Recorded data:
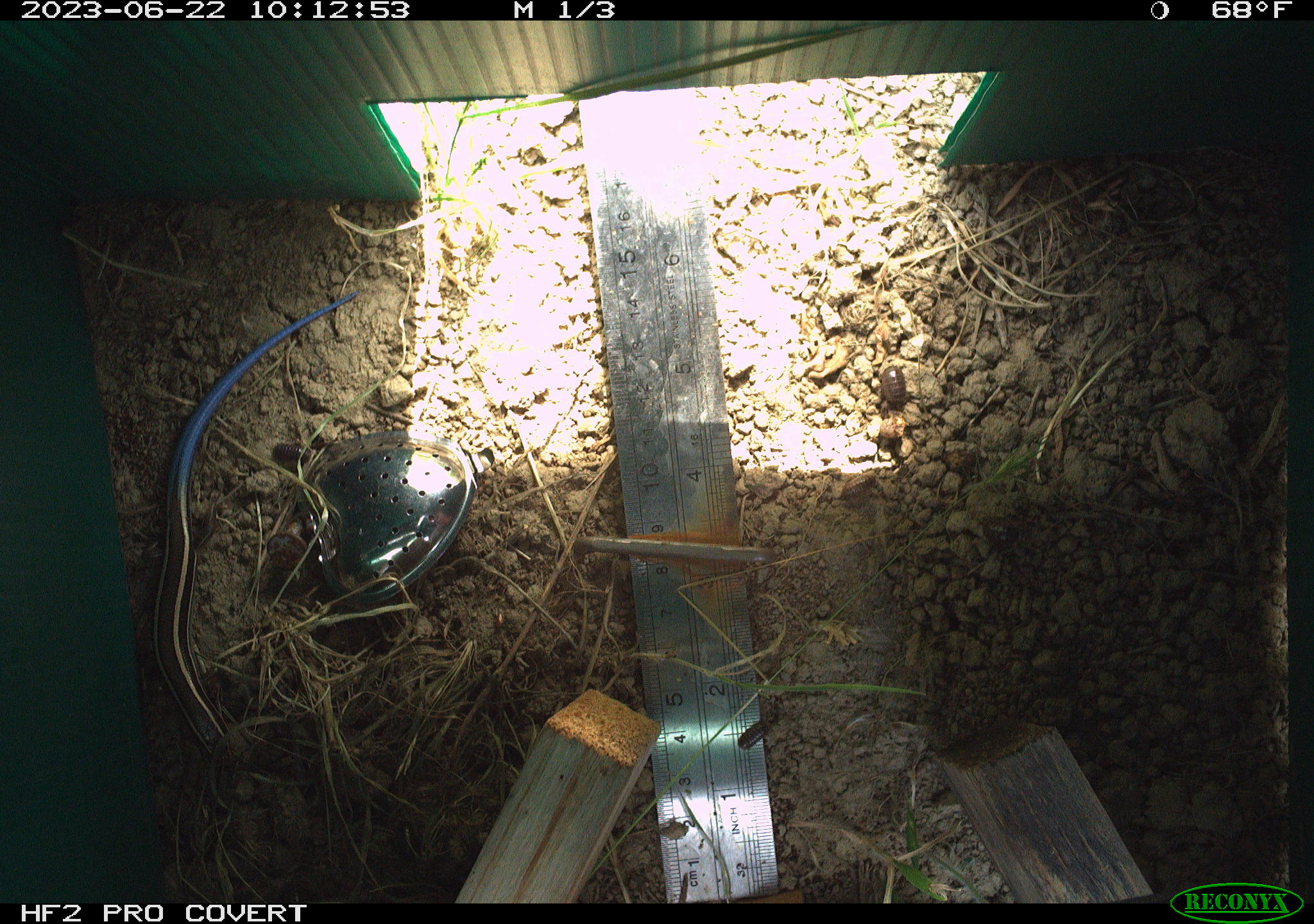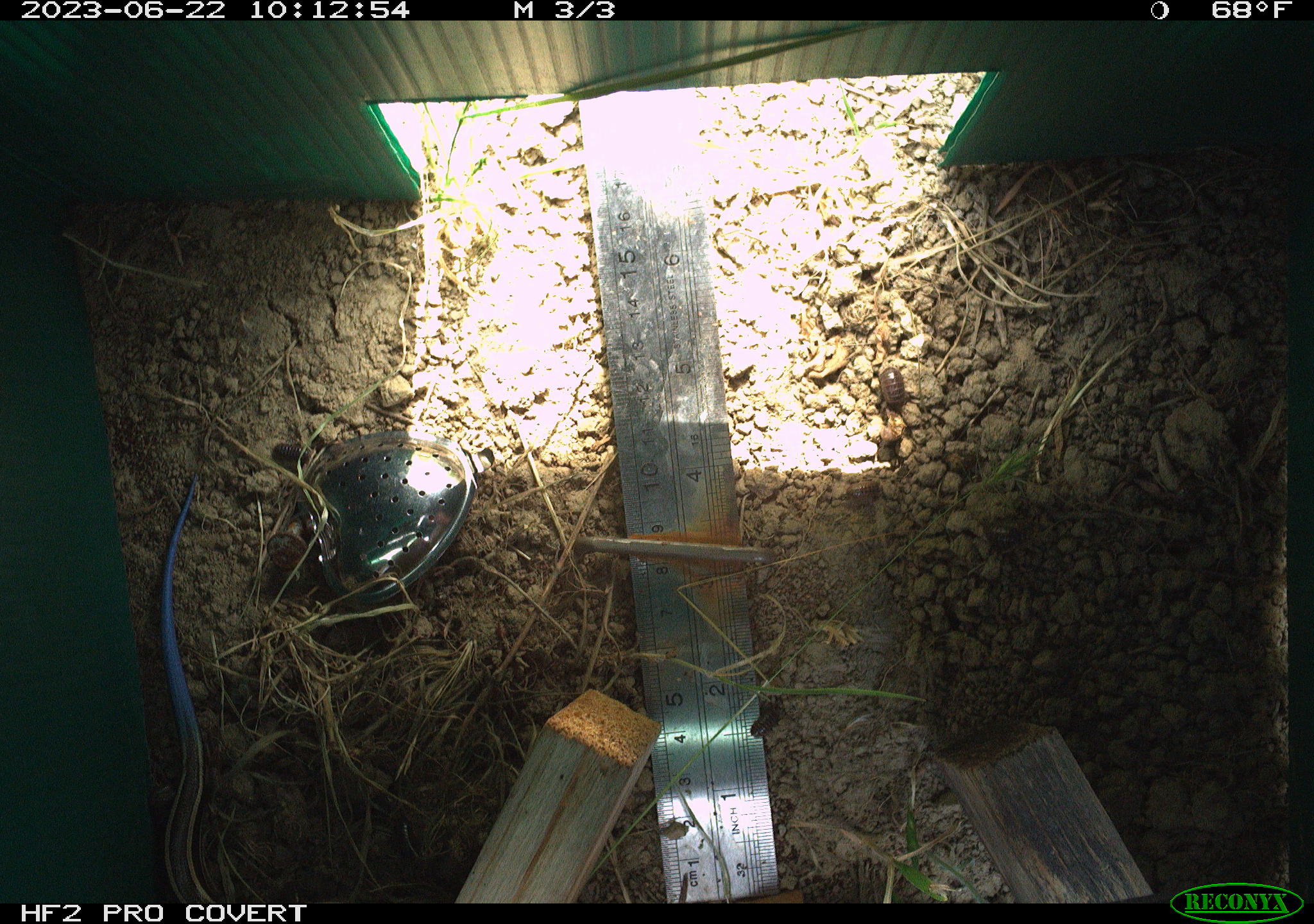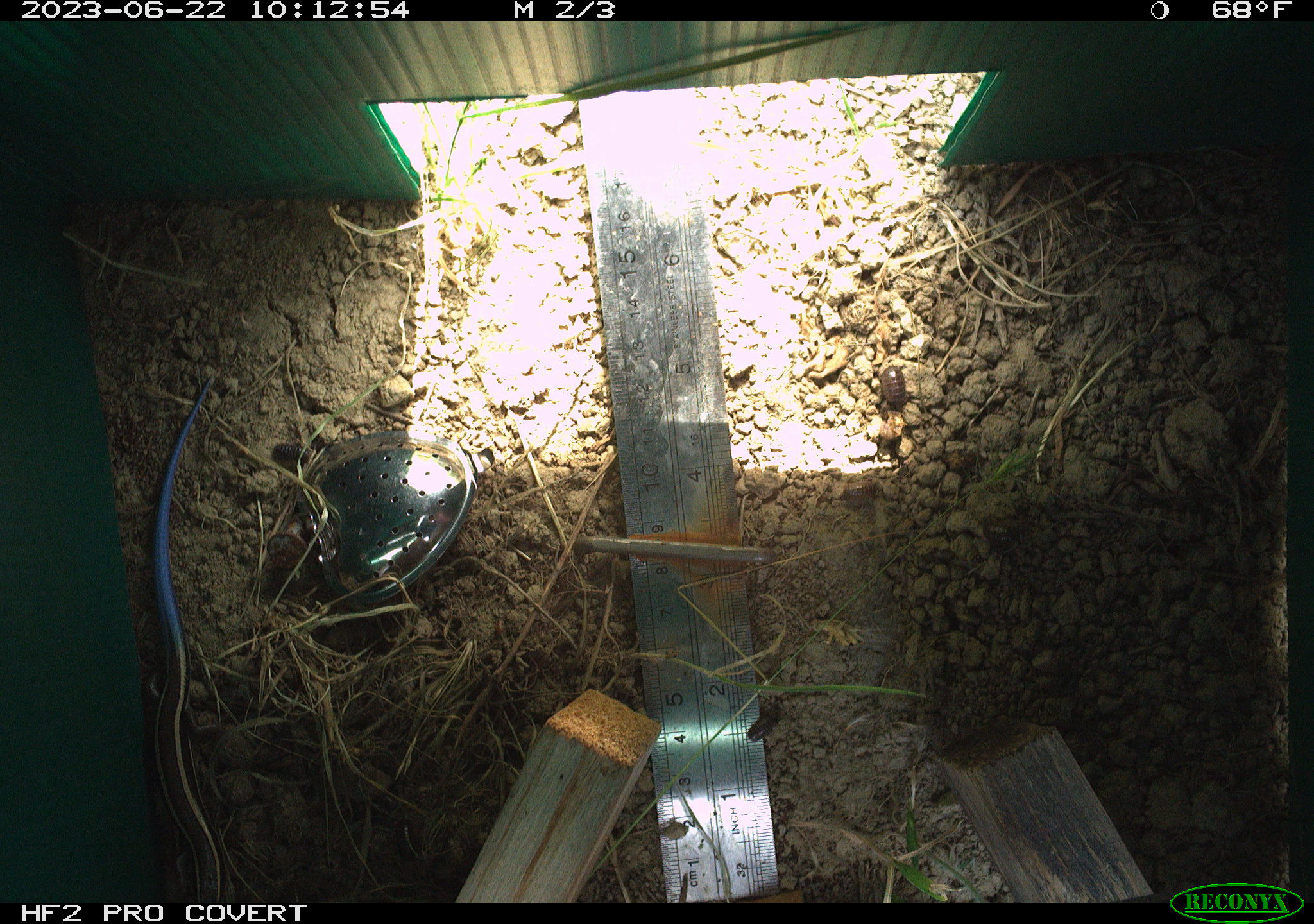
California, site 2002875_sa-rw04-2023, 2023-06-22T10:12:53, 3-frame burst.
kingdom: Animalia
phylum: Chordata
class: Reptilia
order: Squamata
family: Scincidae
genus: Plestiodon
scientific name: Plestiodon skiltonianus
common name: western skink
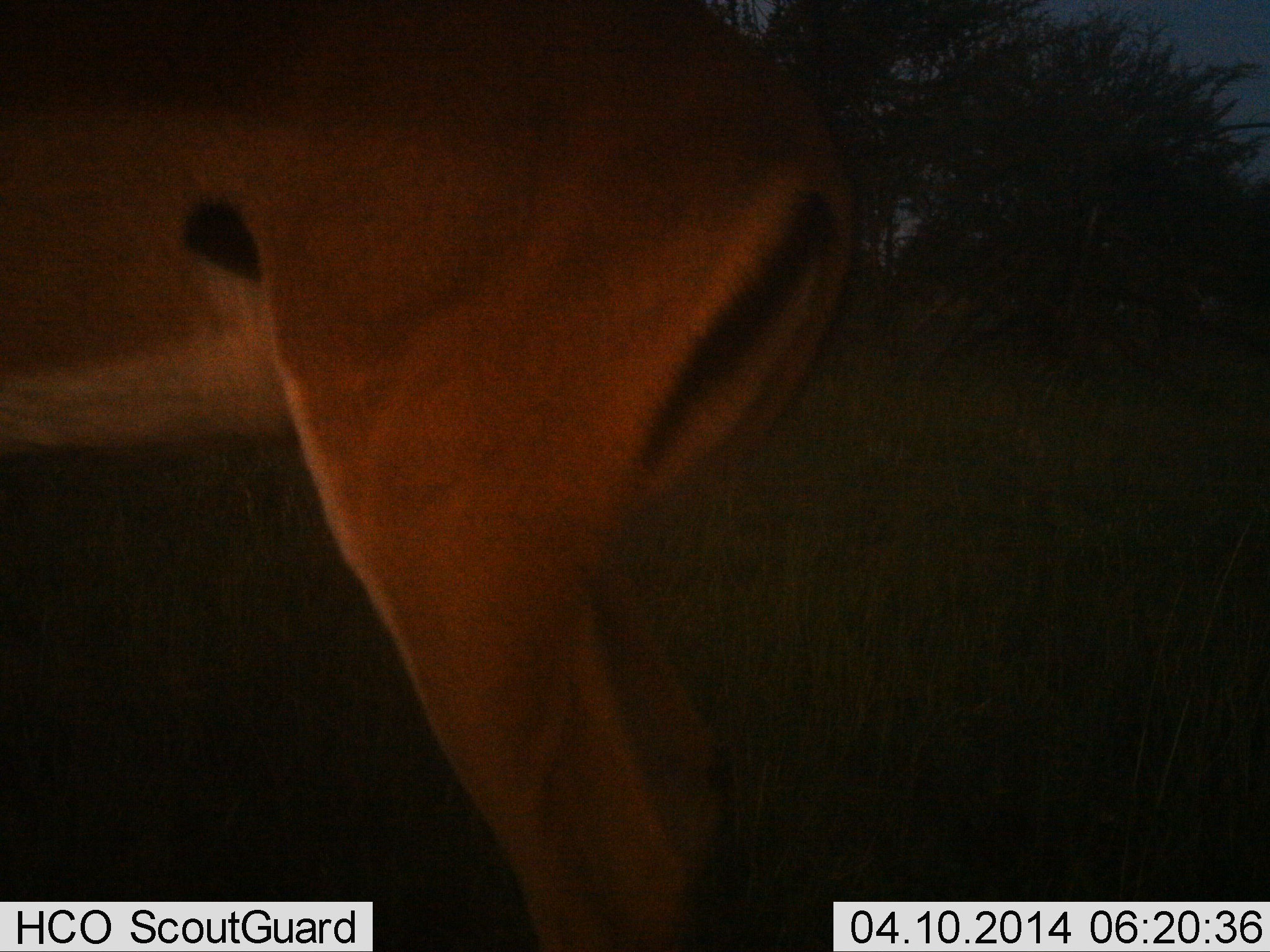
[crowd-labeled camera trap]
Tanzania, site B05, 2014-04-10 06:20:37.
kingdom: Animalia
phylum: Chordata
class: Mammalia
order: Artiodactyla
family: Bovidae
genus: Aepyceros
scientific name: Aepyceros melampus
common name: impala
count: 1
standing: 100%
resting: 0%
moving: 0%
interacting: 0%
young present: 0%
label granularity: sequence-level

Your assignment:
Could you set down verbatim the lines from the beginning of the entries above through the line containing "[crowd-labeled camera trap]", both included, leaving out the pictures?

Reply to the task:
California, site 2002875_sa-rw04-2023, 2023-06-22T10:12:53, 3-frame burst.
kingdom: Animalia
phylum: Chordata
class: Reptilia
order: Squamata
family: Scincidae
genus: Plestiodon
scientific name: Plestiodon skiltonianus
common name: western skink
[crowd-labeled camera trap]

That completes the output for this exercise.